CanCan/Rolify gives incorrect Ability results

Question

Given the following Ability;

class Ability
  include CanCan::Ability
   def initialize(user)
    user ||= User.new # guest
    if user.has_role? :project_lead
      can :read, Project, :id => Project.with_role(:project_lead, user).pluck(:id)
    end
  end
end

Why do I get false for this user's ability to :read the project?
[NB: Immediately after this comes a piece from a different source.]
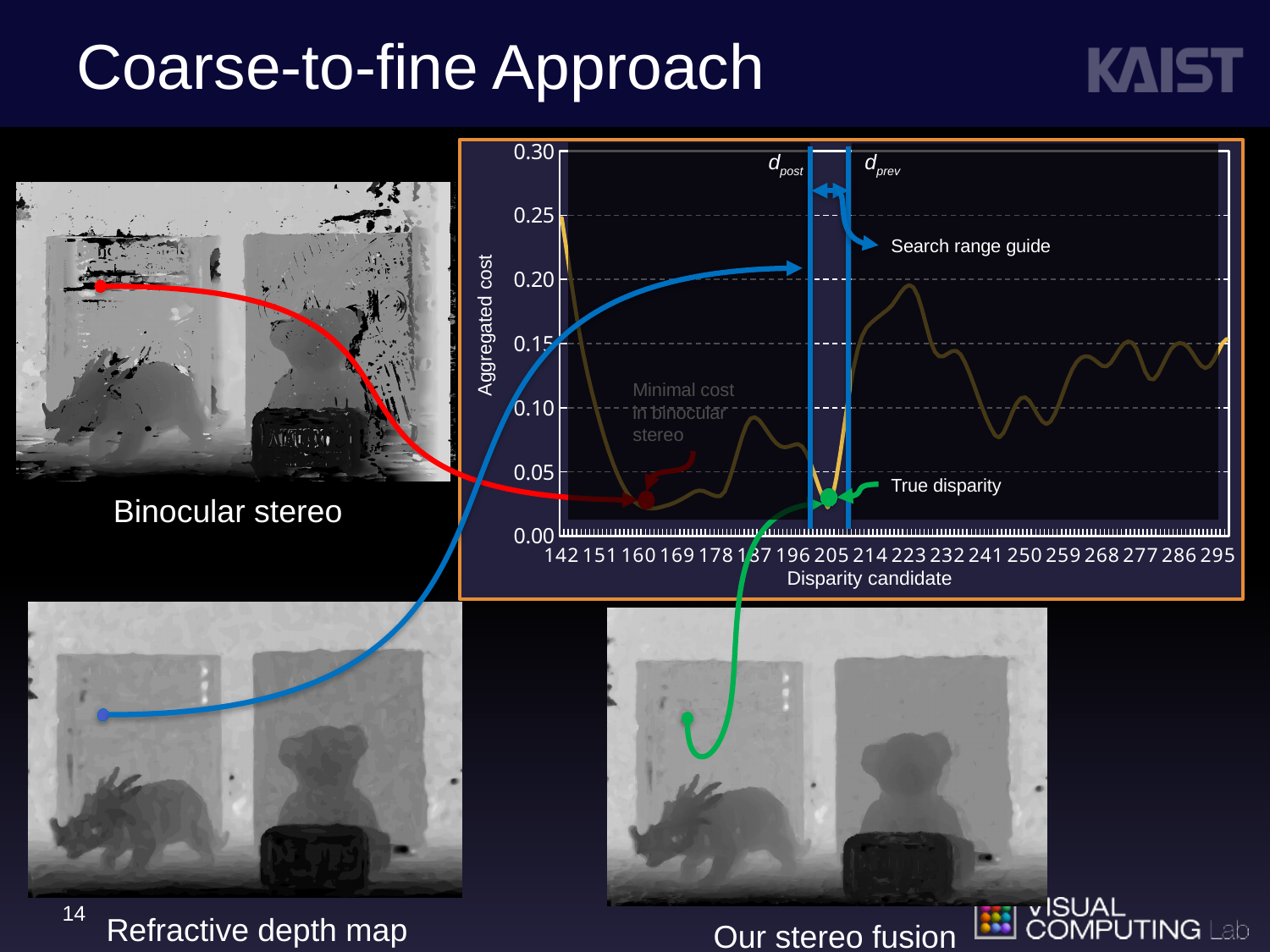
What is the label of the horizontal axis of the chart? Disparity candidate What is the first disparity candidate value shown on the horizontal axis? 142 Does the aggregated cost rise or fall as the disparity candidate goes from 142 to 160? fall What is the last disparity candidate value shown on the horizontal axis? 295 What is the highest value shown on the vertical axis of the chart? 0.30 What kind of chart is shown on the slide? line chart Which is larger, the aggregated cost at disparity candidate 142 or at disparity candidate 160? 142 How many tick labels are shown on the horizontal axis of the chart? 18 Is the aggregated cost at the point marked 'True disparity' greater or less than 0.10? less What is the label of the vertical axis of the chart? Aggregated cost Is the aggregated cost at disparity candidate 142 greater or less than 0.20? greater Is the aggregated cost at the point marked 'Minimal cost in binocular stereo' greater or less than 0.10? less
>>u=User.find_by_login("test")
>>p=Project.find(1)
>>u.add_role :project_lead, p
>>u.roles
[#<Role id: 10035, name: "project_lead", resource_id: 1, resource_type: "Project", created_at: "2013-11-28 09:18:58", updated_at: "2013-11-28 09:18:58">]

>>a=Ability.new(u)
>>a.can? :read, p
false

I've noticed that when initialising the Ability, the WHERE clause ends with:

AND (((roles.name = 'project_lead') AND (roles.resource_type IS NULL) AND (roles.resource_id IS NULL)))

Shouldn't it read 'AND (((roles.name = 'project_lead') AND (roles.resource_type ='Project') AND (roles.resource_id = 1)))' ?

Answer 1

Solved this one by correctly configuring the relationship between user and role. Only took me 4 months.